Use the following tools:
- 9-box grid template: Visually map employees based on performance and potential to identify rising stars and those needing support.
- Employee evaluation template: Standardize performance reviews to ensure fair and consistent feedback across roles and teams.
- 360 feedback template: Gather input from peers, direct reports, and managers to provide a full picture of an individual’s leadership readiness.
Try this: Make talent evaluation a cross-functional conversation involving both HR and business leaders to avoid bias and surface hidden talent.
3. Plan development and track progress
Identifying successors is only the first step. The next step is preparing them. A structured development plan bridges the gap between where someone is now and what the future role requires. This includes building skills, offering stretch assignments, and tracking progress against clear goals.
Use the following tools:
- Training needs analysis template: Identify gaps between current skills and future role requirements.
- Leadership development plan template: Create customized learning pathways for high-potential employees.
- Coaching plan template: Provide tailored, one-on-one support to help individuals grow into leadership roles.
Try this: Regularly review and update development plans in partnership with line managers. Link progress to measurable outcomes like project delivery, team feedback, or role-specific competencies.
4. Support the process with software tools
Software helps you gather, organize, and use the data you need for succession planning effectively.
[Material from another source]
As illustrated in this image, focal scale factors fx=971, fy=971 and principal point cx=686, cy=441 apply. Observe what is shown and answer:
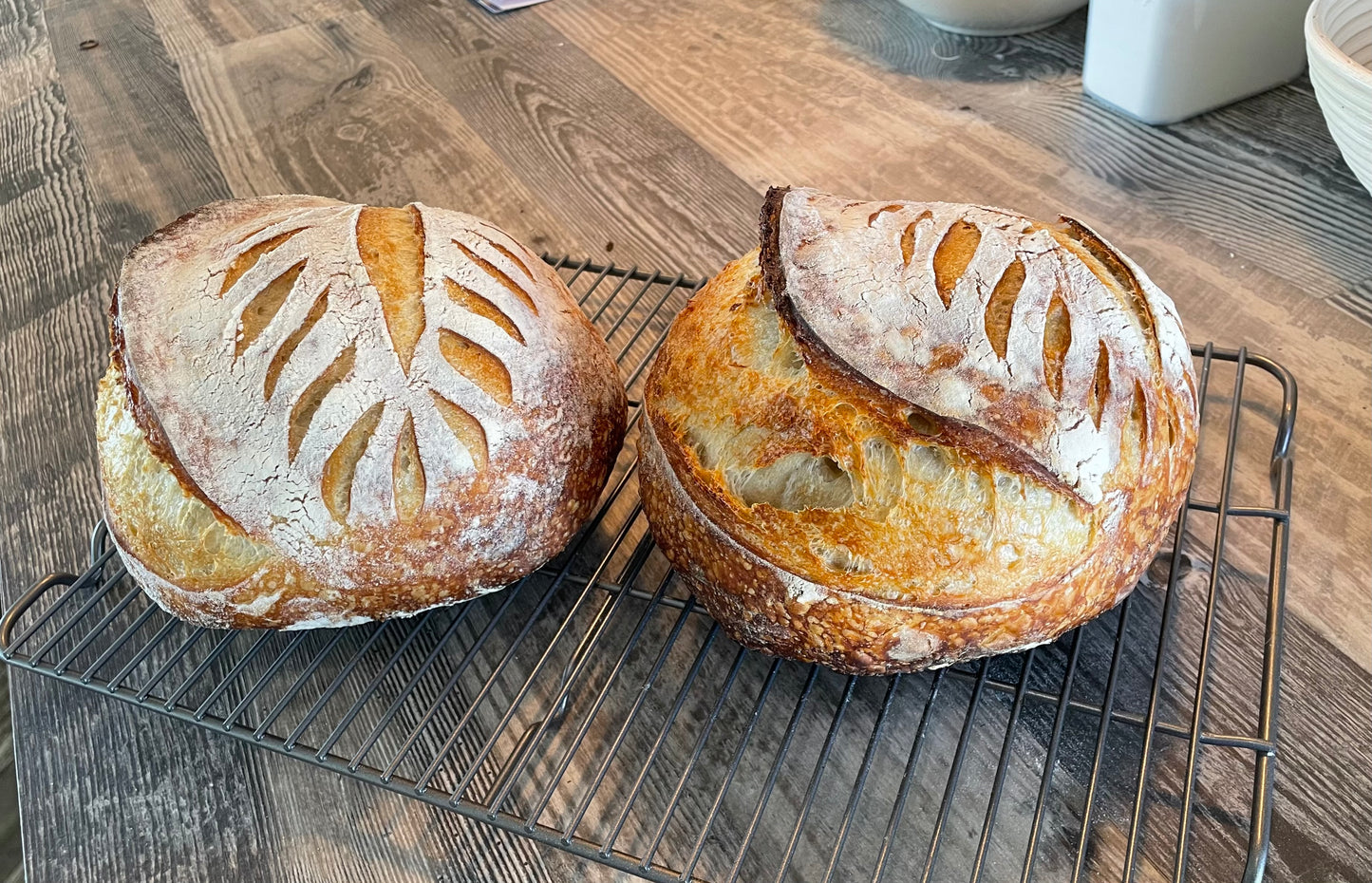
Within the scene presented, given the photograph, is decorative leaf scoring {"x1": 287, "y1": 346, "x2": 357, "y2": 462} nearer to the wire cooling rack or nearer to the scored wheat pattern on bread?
the wire cooling rack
When your succession planning toolkit is supported by digital tools, it becomes easier to keep information current, spot gaps, and involve the right people in the process.
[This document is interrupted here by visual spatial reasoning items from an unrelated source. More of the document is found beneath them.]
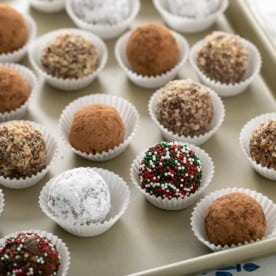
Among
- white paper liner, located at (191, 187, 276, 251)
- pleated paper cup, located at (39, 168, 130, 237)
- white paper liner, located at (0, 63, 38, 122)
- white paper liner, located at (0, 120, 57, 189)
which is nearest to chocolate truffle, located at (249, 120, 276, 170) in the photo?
white paper liner, located at (191, 187, 276, 251)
Here are a few types of tools that can support your work:
- HRIS (Human Resource Information Systems): Maintain up-to-date records on employees, roles, and reporting structures, giving you a clear overview of the organization.
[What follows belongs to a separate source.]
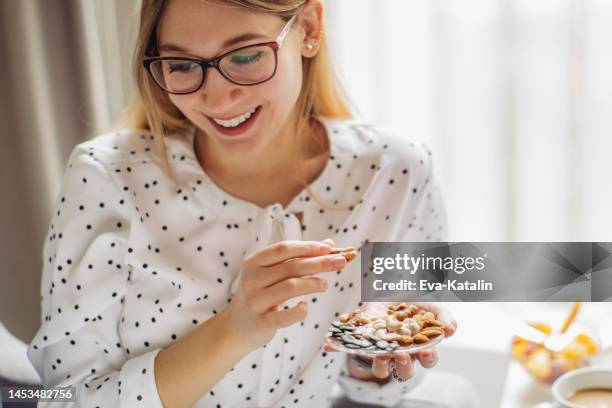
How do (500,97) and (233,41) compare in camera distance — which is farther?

- ATS (Applicant Tracking Systems): Help evaluate external candidates alongside internal successors, particularly for leadership roles.
- LMS (Learning Management Systems): Link development plans to actual learning activities and track progress across leadership competencies.
- Competency management tools: Help define and assess the skills needed for each role, making it easier to evaluate and develop successors consistently.
- Succession planning software: Provides dashboards, talent maps (such as 9-box grids), and alerts for review cycles to keep succession planning visible and on track.
Try this: Before adding new tools, look at what you already use for performance, learning, or workforce planning. Often, the information you need is already there—it just needs to be organized to support your succession efforts.
5. Make succession planning an ongoing process
Succession planning shouldn’t be a one-off exercise. To be truly effective, it must be embedded into your workforce strategy and reviewed regularly. Treat it as a dynamic process that evolves with your business.
Do this:
- Encourage managers and teams to use the templates in their own planning conversations, rather than just relying on HR.
- Review succession plans and development roadmaps quarterly or biannually, particularly during strategic planning or performance review cycles.
- Store all templates and completed plans in a central, accessible location, ideally within your HR platform or shared drive.
- Promote transparency where appropriate. Letting employees know they’re being considered for future roles boosts motivation and engagement.
- Align succession planning with broader workforce planning, talent reviews, and leadership development programs.
Over to you
An effective succession planning toolkit gives HR the structure and flexibility needed to prepare for change, develop internal talent, and reduce business disruption, but the real value lies in using it consistently across teams, over time, and in response to changing organizational needs. By integrating the right tools into your everyday processes and building a culture of proactive talent development, you position your organization to thrive through every transition.